Bangladesh: clashes during a demonstration against the Prime Minister, a soldier killed


Violent clashes with the police broke out on Saturday in Bangladesh during a mass demonstration by opponents of Prime Minister Sheikh Hasina, causing the death of a police officer and leaving many injured. More than 100,000 supporters of the country’s two main opposition parties, according to police, had organized banned rallies in the capital Dhaka to demand the resignation of Sheikh Hasina and make way for a neutral government to oversee the next elections.

Police used tear gas and fired rubber bullets to disperse the rallies organized by the main opposition Bangladesh Nationalist Party (BNP) and the country’s largest Islamist party, Jamaat-e- Islami, noted AFP journalists.

The demonstrators responded by throwing stones and bricks in several streets of the capital. A police officer was killed, “hit in the head by opposition activists” and more than a hundred others were injured, said Faruk Hossain, spokesperson for the Dhaka Metropolitan Police.

At least 20 people were injured by rubber bullets and taken to the country’s main hospital, the Dhaka Medical College Hospital, police inspector Bacchu Mia told AFP. The BNP has called a national strike on Sunday to protest against police violence.

Dozens injured

This Saturday marks a new stage in the protests before the general elections scheduled for the end of January. Sheikh Hasina, daughter of the country’s first president, has been in power for fifteen years and has seen her country experience rapid economic growth that has allowed it to overtake neighboring India in terms of gross domestic product (GDP) per capita. But his government is accused of corruption and human rights violations.
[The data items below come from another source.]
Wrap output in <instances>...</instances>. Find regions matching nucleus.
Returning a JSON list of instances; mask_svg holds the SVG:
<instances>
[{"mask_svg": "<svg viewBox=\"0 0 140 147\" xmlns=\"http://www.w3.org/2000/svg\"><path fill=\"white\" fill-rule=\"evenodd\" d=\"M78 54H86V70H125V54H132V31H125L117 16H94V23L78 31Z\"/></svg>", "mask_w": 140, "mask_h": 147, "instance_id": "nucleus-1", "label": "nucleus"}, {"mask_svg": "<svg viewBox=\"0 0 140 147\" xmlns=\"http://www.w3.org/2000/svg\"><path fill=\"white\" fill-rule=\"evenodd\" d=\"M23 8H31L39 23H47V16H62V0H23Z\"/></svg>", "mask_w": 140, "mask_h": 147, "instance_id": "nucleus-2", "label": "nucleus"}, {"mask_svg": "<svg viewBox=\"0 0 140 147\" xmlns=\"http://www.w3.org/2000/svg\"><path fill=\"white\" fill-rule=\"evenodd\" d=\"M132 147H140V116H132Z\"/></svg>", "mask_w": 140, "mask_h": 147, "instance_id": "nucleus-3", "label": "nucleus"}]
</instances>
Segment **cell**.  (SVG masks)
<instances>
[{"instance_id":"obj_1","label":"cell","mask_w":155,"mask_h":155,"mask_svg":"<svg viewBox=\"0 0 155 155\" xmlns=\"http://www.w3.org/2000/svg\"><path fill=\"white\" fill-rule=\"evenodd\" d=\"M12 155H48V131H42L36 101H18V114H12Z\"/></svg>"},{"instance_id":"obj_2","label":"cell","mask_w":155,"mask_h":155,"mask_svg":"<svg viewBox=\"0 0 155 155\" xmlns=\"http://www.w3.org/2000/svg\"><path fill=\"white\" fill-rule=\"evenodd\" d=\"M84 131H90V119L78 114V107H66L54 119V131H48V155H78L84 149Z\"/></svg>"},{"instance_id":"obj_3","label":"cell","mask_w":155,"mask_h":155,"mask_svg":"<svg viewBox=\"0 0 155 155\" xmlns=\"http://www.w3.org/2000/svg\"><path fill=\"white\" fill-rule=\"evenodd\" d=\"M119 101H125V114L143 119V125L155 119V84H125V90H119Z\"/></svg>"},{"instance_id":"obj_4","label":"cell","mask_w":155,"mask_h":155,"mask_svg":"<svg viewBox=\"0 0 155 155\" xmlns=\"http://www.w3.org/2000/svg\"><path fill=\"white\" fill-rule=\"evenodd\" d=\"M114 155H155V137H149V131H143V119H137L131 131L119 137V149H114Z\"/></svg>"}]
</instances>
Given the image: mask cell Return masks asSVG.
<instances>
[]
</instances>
For months, the opposition, in full rebirth, has been organizing demonstrations to assert its demands, although the ailing BNP leader, Khaleda Zia, twice Prime Minister and old enemy of Ms. Hasina, is under house arrest after being convicted of corruption.

On Saturday, at least 100,000 people joined the BNP rally and up to 25,000 joined the Jamaat rally. At least 10,000 police officers had been deployed according to the authorities. But they encountered hundreds of demonstrators in the Kakrail district, in front of the city’s largest Catholic church.

Images broadcast live on the BNP Facebook page showed thousands of people running for shelter, as stun grenades rang out against a backdrop of plumes of black smoke. On Saturday in Dhaka, demonstrators flocked despite checkpoints, even boarding crowded trains.

“Vote thief”

“Vote thief, vote thief, Sheikh Hasina vote thief,” chanted the crowd at the BNP demonstration. “We demand the immediate resignation of the Hasina government, the release of our leader Khaleda Zia and the establishment of real voting rights,” explained Sekandar Badsha, a 24-year-old student activist from Chittagong (South).

BNP spokesperson Zahir Uddin Swapan told AFP that “the police and armed cadres of the ruling party (had) attacked our peaceful gathering” and claimed that more than a million people had taken part in the demonstration. This mobilization constitutes a “final call” for the voluntary resignation of Ms. Hasina, added the spokesperson. The party has otherwise threatened to call strikes and blockades.

Several Western governments as well as human rights groups have expressed concern about the political climate reigning in this country of some 170 million inhabitants dominated by the Awami League of Sheikh Hasina.